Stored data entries
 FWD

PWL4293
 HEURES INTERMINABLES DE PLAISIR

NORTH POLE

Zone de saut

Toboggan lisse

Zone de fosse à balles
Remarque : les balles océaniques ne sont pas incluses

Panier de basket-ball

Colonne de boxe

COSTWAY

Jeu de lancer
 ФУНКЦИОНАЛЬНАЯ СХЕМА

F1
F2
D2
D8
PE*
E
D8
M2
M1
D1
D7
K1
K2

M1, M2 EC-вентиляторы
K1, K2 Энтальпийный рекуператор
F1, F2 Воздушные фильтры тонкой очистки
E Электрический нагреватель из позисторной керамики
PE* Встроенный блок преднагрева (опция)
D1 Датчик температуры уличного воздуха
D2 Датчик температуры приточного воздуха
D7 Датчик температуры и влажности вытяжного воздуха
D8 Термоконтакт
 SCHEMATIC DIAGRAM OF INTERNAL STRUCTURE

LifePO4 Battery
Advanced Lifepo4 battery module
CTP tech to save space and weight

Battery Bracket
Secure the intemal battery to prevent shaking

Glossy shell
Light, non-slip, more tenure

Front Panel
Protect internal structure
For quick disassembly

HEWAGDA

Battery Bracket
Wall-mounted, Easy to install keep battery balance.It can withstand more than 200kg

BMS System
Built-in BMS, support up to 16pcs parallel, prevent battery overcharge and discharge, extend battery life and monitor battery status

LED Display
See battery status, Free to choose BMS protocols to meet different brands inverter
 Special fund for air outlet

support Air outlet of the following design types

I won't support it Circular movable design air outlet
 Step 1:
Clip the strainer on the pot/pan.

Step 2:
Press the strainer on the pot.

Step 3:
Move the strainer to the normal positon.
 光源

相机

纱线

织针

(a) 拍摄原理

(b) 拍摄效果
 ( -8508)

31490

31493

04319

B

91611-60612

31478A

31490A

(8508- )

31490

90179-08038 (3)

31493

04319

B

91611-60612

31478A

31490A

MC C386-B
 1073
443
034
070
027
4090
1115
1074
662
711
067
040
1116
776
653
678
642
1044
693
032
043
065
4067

== Activity ==
Work out the count of lines in the data above containing the string "strainer". Give it alone.

== Response to the task ==
3